Estra: Bubola è più che altro un riferimento, un faro che di volta in volta ci indica la strada. Gli altri sono soprattutto 'compagni di viaggio' con i quali ci incontriamo spesso nei festival e condividiamo esperienze 'sonore' affini.
Rockit: Chi è il "Cowboy delle tenebre"?
Estra: E' Vinicio Capossela, giunto di notte nella pianura padana in quel di Rubiera (località in cui è situato lo studio dove gli Estra hanno registrato l'album, NDI) per fare il cowboy nella title-track, anche se non credevamo potesse venire fuori questo risultato.
Rockit: Le foto del libretto sono molto inquietanti: dove sono state scattate?
Estra: Anche lì abbiamo tratto ispirazione dalla nostra terra. Siamo andati in giro per tre giorni ed abbiamo immortalato un'infinità di scenari che comunicassero in qualche modo ciò che noi vogliamo esprimere.
Rockit: Ma alla fine vi interessa solo il Nordest?
Estra: Assolutamente no! Il disco parte dal Nordest e arriva fino ai cowboys, proprio perchè noi parliamo di ciò che meglio conosciamo, ma siamo perfettamente coscienti che è la situazione che viviamo è uguale ad ogni latitudine.

**Esercizio scritto:** Riporta tutti i luoghi geografici che l'intervista qui sopra chiama per nome, nell'ordine in cui compaiono.

**Materiale raccolto:**
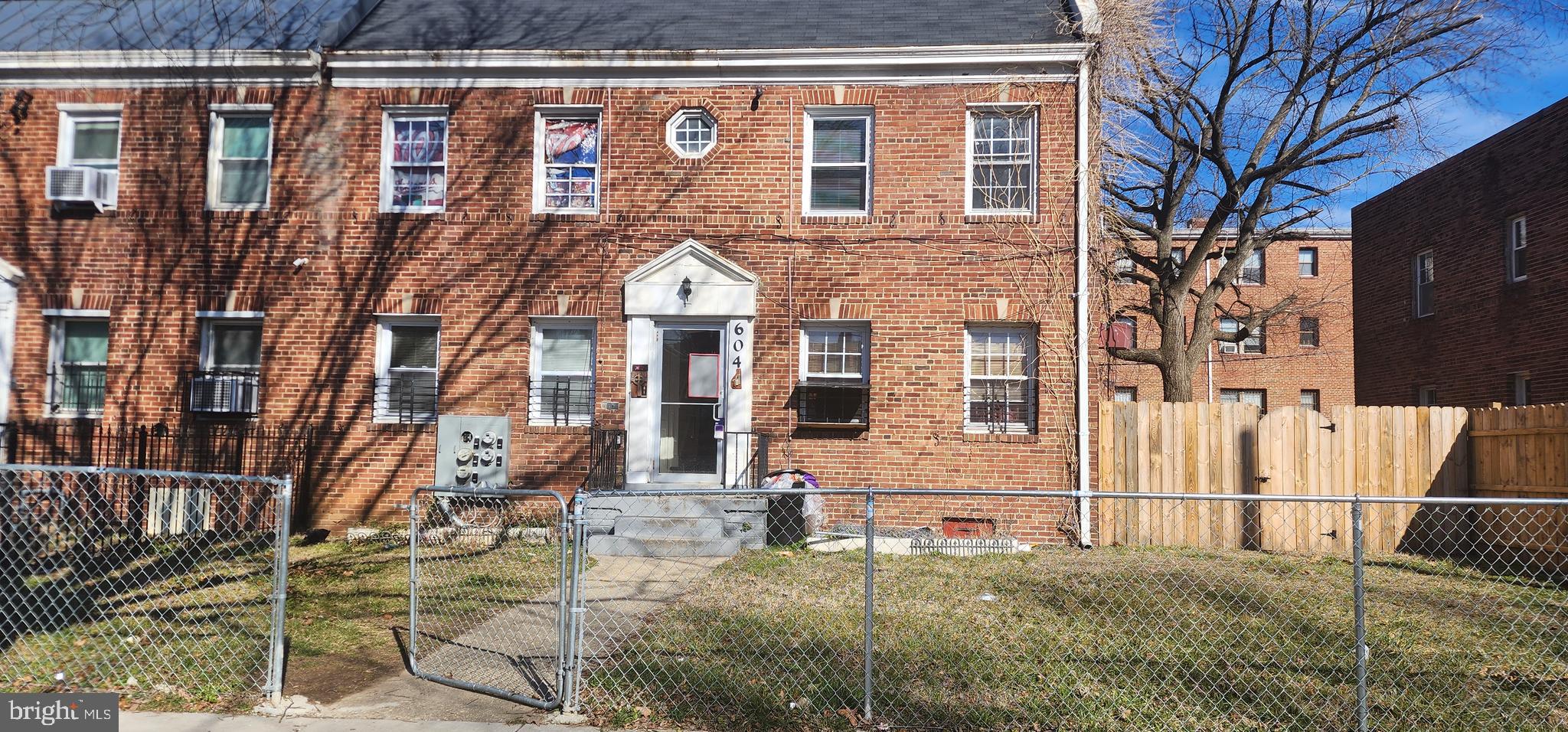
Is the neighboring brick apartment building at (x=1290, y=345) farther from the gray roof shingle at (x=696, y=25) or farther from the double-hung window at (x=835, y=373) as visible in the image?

**Soluzione:** pianura padana, Rubiera, Nordest